_About this exercise:_ Resume the news article below on the Cook County Sheriff's Department's DNA profiles of executed killers, picking up after its last sentence.

_Document section:_
This 1978 file photo shows serial killer John Wayne Gacy.(Photo: AP)
CHICAGO -- Detectives have long wondered what secrets serial
killer John Wayne Gacy and other condemned murderers took to the grave
when they were executed - mostly whether they had other unknown victims.
Now,
in a game of scientific catch-up, the Cook County Sheriff's Department
is trying to be creative: They've created DNA profiles of Gacy and
others and figured out they could get the executed men entered in a
national database shared with other law enforcement agencies because the
murderers were technically listed as homicide victims themselves when
they were put to death by the state.
The department's hope is to
find matches of DNA evidence from blood, semen or strands of hair, or
skin under the fingernails of victims that link the long-dead killers to
the coldest of cold cases. And they're hoping to prompt authorities in
other states to submit the DNA of their own executed inmates or from
decades-old crime scenes.
"You just know some of these guys did other murders" that were never
solved, said Jason Moran, the sheriffs' detective leading the effort,
noting that some of the executed killers ranged all over the country
before the convictions that put them behind bars for the last time.
The
Illinois testing, which began during the summer, is the latest chapter
in a story that began when Sheriff Tom Dart exhumed the remains of
unknown victims of Gacy to create DNA profiles that could be compared
with the DNA of people whose loved ones went missing in the 1970s, when
Gacy was killing young men.

_Raw data:_
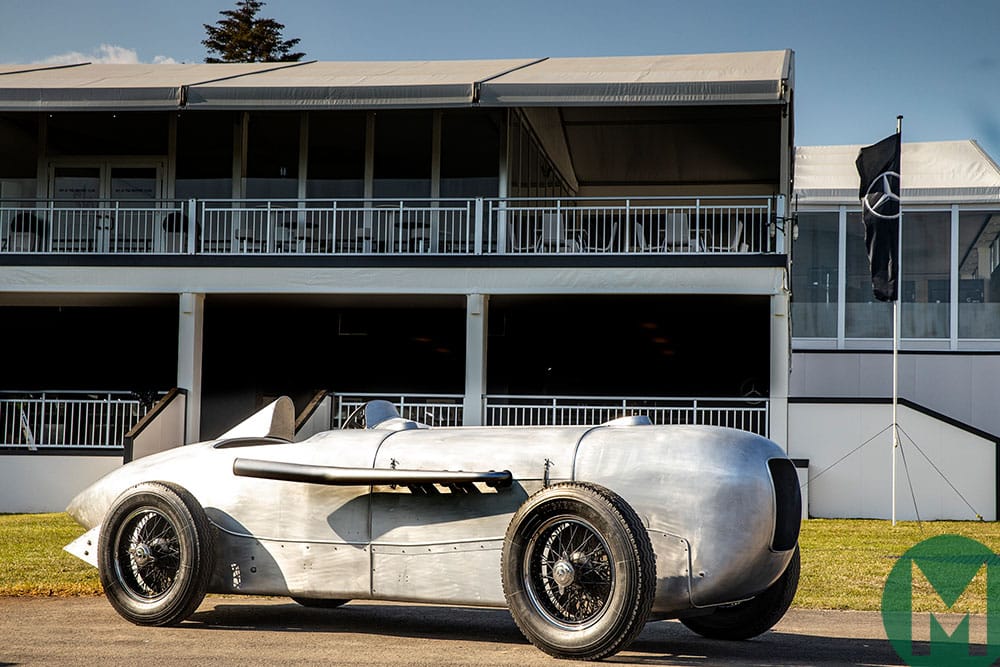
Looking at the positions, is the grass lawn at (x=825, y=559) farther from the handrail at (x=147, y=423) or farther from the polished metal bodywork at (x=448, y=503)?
the polished metal bodywork at (x=448, y=503)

_Answer to this exercise:_
That effort, which led to the
identification of one Gacy victim, caused Dart to wonder if the
technology could help answer a question that has been out there for
decades: Did Gacy kill anyone besides those young men whose bodies were
stashed under his house or tossed in a river?
"He traveled a lot,"
Moran said of Gacy. "Even though we don't have any information he
committed crimes elsewhere, the sheriff asked if you could put it past
such an evil person."
After unexpectedly finding three vials of
Gacy's blood stored with other Gacy evidence, Moran learned the state
would only accept the blood in the crime database if it came from a
coroner or medical examiner.
Moran thought he was out of luck. But
then Will County Coroner Patrick O'Neil surprised him with this
revelation: In his office freezer were blood samples from Gacy and at
least three other executed inmates. The reason they were there is
because after the death penalty was reinstated in Illinois in the 1970s,
executions were carried out in Will County - all between 1990 and 1999,
a year before then-Gov. George Ryan established a moratorium on the
death penalty. So it was O'Neil's office that conducted the autopsies
and collected the blood samples.
But there was bigger obstacle.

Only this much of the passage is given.